The bishops, members of the ELCA Conference of Bishops’ Middle East caucus, said the new Israeli orders “would seem to work against prospects for peace.”   The orders, which became effective April 13, broaden the definition of infiltrator in a way that could put thousands of Palestinians whose homes are in the West Bank at risk for deportation, the bishops wrote. The bishops also wrote that foreign nationals working, volunteering or visiting the West Bank could be affected by the new orders.
“While the previous orders from 1969 were focused on persons entering the West Bank unlawfully from Jordan, Syria, Egypt and Lebanon, the new orders appear to redefine ‘infiltrator’ as anyone present in the West Bank without an Israeli permit.  It is unclear what sort of permit is needed, and this vagueness is of great concern.  The lack of clarity leaves room for both arbitrary and sweeping implementation,” the bishops wrote to Clinton.
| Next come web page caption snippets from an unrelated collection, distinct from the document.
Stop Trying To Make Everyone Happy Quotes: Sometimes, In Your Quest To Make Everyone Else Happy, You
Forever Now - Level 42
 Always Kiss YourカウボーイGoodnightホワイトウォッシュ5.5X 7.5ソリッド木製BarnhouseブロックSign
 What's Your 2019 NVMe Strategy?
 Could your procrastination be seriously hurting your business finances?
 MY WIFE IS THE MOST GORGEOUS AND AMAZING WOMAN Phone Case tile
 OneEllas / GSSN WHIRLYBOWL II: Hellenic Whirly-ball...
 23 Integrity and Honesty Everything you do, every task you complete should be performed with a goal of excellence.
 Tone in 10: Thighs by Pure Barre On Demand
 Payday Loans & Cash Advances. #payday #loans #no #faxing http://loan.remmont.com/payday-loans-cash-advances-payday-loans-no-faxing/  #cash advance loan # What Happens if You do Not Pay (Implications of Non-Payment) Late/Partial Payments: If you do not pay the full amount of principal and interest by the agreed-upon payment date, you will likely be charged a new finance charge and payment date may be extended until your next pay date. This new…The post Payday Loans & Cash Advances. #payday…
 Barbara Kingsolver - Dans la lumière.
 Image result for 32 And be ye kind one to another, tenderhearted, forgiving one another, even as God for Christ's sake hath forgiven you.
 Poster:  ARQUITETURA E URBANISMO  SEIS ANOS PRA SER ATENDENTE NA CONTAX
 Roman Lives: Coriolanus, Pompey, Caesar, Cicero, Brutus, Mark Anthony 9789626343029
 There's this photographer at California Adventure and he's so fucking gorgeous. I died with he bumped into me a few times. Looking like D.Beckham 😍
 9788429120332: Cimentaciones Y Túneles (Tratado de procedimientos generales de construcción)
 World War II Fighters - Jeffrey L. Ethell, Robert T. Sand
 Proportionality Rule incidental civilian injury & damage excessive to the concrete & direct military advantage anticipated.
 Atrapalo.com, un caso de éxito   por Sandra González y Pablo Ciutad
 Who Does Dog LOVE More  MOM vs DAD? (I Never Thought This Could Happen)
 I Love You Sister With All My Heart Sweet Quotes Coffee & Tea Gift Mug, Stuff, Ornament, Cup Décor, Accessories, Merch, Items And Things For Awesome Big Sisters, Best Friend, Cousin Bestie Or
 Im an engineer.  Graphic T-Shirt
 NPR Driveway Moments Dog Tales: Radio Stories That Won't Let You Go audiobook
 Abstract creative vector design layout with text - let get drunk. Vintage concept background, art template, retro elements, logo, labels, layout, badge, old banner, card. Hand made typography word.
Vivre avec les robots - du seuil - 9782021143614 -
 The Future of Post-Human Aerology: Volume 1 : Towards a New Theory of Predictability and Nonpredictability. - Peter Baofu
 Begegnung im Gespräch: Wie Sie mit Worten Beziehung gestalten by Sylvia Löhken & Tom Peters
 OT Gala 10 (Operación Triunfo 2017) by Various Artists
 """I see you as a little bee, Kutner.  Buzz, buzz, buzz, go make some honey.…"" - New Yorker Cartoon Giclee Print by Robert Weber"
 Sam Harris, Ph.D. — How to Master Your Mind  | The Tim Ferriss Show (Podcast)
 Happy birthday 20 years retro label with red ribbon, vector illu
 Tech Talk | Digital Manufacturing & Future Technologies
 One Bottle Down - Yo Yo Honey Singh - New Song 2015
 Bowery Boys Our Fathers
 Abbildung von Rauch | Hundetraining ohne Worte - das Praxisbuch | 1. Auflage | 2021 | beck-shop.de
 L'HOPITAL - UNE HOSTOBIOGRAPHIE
The ELCA bishops wrote that, regardless of how the orders are carried out, “they are likely to have the immediate effect of increasing insecurity among West Bank residents.”  Many may fear that regular travel for work, education, medical care or visits to relatives could result in their being detained by the Israeli military, beyond “existing onerous restrictions on movement and access,” the bishops wrote.
The bishops said they recognize Israel’s need to provide for its own security, but they said that it’s unclear how the orders contribute to that goal.  “The orders do, however, have the potential to further disrupt normal life for thousands of West Bank residents, and in this regard we are concerned that their implementation could be an additional violation of international law, including the fourth Geneva Convention, which requires Israel, as the occupying power, to safeguard the welfare of those living under occupation,” the bishops wrote in their letter to Clinton.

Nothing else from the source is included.